**SOURCE DOCUMENT**.
^^^^^^^^

We refer, of course, to the greatest of English physical scientists, Isaac
Newton, the Shakespeare of the scientific world. Born thus before the middle
of the seventeenth century, Newton lived beyond the first quarter of the
eighteenth (1727). For the last forty years of that period his was the
dominating scientific personality of the world. With full propriety that
time has been spoken of as the "Age of Newton."
Yet the man who was to achieve such distinction
gave no early premonition of future greatness. He was a sickly child from
birth, and a boy of little seeming promise. He was an indifferent student,
yet, on the other hand, he cared little for the common amusements of boyhood.
He early exhibited, however, a taste for mechanical contrivances, and spent
much time in devising windmills, water-clocks, sun-dials, and kites. While
other boys were interested only in having kites that would fly, Newton
- at least so the stories of a later time would have us understand - cared
more for the investigation of the seeming principles involved, or for testing
the best methods of attaching the strings, or the best materials to be
used in construction.

^^^^^^^^

**EXTRACTED INFORMATION**.
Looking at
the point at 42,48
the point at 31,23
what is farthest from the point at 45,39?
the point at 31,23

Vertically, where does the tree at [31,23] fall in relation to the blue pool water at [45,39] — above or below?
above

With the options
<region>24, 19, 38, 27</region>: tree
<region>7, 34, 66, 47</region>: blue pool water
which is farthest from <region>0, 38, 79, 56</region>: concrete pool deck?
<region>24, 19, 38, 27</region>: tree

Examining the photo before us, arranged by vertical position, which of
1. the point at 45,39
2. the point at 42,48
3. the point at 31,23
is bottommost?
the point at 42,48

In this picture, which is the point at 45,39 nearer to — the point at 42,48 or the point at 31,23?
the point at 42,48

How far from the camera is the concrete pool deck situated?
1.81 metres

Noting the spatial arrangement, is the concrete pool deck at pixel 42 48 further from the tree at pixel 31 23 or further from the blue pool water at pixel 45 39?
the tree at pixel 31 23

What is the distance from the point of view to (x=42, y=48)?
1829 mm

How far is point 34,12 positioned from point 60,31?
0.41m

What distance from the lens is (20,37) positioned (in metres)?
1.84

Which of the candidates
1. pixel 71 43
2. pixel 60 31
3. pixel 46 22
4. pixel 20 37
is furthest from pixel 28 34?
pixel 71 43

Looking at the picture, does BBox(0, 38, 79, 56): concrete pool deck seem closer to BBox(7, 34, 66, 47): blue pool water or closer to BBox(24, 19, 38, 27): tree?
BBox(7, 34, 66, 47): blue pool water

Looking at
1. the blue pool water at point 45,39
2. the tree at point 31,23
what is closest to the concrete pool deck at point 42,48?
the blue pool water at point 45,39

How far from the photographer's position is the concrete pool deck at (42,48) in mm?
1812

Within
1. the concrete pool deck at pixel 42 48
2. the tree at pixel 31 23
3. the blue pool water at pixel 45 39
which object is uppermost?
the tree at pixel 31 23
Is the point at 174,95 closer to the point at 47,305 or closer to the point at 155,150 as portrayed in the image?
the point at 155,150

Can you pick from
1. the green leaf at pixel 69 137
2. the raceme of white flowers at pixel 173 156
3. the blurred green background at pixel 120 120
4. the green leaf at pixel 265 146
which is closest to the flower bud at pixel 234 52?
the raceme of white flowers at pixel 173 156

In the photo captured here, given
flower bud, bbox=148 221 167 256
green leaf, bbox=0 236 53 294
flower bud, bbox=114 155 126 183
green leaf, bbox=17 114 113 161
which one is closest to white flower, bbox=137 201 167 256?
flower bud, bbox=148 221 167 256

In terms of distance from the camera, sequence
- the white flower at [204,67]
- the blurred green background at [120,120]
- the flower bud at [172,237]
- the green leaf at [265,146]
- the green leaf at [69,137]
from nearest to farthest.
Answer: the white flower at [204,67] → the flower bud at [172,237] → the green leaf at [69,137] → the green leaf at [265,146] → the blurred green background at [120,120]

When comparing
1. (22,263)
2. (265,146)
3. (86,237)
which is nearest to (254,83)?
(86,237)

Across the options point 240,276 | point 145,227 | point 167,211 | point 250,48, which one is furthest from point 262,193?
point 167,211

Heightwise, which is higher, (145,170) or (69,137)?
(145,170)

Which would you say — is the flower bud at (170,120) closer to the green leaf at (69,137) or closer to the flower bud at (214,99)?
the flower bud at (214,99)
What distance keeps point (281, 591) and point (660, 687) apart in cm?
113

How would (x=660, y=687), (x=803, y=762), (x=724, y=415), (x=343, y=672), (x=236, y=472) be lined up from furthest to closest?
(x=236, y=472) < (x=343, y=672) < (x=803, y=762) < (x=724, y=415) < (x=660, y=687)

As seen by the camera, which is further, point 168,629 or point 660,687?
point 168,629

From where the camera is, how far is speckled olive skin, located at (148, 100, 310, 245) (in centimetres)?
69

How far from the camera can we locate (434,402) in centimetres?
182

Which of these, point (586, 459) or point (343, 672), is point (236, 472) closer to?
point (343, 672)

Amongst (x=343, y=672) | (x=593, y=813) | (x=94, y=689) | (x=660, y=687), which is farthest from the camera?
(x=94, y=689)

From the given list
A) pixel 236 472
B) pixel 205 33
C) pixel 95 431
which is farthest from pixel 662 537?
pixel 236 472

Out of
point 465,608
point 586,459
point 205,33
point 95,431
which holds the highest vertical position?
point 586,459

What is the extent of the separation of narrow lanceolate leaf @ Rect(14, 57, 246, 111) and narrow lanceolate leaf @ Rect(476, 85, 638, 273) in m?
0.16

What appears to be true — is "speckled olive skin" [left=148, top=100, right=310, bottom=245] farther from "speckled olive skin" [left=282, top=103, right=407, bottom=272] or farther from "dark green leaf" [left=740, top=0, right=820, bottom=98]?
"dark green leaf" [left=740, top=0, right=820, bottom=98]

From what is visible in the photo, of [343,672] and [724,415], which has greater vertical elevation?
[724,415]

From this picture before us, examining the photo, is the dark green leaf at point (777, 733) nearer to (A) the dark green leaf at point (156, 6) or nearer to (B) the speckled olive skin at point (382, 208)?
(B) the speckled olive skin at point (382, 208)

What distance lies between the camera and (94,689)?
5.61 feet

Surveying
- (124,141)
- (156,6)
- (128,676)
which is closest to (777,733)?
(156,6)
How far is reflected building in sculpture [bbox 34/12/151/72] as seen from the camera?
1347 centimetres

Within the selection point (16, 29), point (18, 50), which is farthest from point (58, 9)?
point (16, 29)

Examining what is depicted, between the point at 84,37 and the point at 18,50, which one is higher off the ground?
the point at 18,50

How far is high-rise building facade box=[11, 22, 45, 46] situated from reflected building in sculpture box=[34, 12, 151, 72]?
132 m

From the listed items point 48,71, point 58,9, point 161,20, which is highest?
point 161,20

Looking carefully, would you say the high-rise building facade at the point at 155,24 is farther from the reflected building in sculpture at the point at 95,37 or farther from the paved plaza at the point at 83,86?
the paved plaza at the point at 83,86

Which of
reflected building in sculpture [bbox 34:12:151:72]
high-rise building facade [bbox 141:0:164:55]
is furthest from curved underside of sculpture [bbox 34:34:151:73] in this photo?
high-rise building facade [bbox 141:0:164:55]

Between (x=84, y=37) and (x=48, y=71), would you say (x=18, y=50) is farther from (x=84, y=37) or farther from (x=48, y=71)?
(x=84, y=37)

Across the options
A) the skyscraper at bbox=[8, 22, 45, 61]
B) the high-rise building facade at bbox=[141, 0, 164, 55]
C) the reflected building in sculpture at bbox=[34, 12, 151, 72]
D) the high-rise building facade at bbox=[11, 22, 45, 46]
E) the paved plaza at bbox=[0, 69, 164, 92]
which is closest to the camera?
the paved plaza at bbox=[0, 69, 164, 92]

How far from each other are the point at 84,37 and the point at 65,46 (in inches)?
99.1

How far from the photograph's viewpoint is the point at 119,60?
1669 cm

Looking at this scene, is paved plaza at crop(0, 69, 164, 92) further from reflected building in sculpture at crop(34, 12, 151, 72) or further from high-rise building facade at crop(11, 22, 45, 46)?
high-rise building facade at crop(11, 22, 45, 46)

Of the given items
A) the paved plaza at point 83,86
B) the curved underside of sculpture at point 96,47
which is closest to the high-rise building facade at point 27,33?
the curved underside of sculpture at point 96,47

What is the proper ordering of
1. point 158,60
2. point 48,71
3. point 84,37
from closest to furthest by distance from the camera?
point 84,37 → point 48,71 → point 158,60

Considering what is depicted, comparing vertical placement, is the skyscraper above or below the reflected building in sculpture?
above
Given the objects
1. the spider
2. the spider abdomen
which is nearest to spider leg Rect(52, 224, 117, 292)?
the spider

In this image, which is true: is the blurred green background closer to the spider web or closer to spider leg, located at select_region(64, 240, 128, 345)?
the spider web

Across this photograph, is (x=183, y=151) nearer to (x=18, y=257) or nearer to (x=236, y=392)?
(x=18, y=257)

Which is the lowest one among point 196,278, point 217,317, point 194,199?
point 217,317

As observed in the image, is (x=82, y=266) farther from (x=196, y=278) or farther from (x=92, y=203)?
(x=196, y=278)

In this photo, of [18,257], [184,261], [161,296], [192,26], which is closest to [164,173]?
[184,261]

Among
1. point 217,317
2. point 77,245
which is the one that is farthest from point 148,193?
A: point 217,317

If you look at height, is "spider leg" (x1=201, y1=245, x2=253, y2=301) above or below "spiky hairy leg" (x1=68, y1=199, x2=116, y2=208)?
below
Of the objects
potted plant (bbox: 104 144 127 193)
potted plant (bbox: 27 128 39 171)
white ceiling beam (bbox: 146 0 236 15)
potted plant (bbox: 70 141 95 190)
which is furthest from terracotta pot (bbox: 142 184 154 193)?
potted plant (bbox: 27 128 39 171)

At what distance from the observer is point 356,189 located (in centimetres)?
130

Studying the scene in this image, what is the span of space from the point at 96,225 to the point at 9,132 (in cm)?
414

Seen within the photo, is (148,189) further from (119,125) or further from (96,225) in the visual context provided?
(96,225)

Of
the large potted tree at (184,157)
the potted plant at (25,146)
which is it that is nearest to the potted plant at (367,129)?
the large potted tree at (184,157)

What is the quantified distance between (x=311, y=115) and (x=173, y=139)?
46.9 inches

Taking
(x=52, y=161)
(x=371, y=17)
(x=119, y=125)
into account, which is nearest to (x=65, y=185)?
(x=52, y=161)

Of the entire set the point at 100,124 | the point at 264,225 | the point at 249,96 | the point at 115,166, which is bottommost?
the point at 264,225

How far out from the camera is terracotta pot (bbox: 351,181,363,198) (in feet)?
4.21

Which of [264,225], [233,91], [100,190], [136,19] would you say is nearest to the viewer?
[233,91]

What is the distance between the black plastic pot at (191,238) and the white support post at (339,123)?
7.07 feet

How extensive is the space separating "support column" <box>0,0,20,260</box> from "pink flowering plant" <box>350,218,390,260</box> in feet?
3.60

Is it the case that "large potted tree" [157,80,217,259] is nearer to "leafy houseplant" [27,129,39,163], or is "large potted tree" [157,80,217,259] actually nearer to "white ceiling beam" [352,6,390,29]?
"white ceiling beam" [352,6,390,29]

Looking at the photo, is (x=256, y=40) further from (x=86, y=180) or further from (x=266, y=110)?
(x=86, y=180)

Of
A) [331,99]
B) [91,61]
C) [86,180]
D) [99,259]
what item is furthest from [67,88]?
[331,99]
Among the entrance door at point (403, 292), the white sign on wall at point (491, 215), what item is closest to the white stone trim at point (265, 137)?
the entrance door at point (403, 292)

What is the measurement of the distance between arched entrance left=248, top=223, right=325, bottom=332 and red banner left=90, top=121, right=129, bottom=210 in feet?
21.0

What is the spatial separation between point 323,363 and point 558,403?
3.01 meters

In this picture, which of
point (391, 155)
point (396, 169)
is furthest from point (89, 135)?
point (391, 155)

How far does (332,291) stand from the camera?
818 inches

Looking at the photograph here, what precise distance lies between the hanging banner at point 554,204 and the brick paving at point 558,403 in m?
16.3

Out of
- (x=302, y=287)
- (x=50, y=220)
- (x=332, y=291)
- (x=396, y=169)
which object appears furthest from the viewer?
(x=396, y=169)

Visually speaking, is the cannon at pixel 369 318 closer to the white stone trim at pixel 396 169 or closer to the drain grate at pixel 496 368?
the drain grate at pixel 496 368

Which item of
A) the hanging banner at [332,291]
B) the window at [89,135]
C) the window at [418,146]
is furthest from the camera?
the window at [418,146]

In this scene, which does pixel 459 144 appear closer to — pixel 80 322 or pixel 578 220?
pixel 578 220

^^^^^^^^

**TASK DIRECTIONS**.
Answer these from the passage on Isaac Newton:
(a) In what year did Newton's life end?
(b) What sort of child was he from birth?
(c) Which mechanical contrivances did he spend much time devising?
Nothing in the listing is needed here.

**ANSWER**.
(a) 1727
(b) A sickly child
(c) Windmills, water-clocks, sun-dials, and kites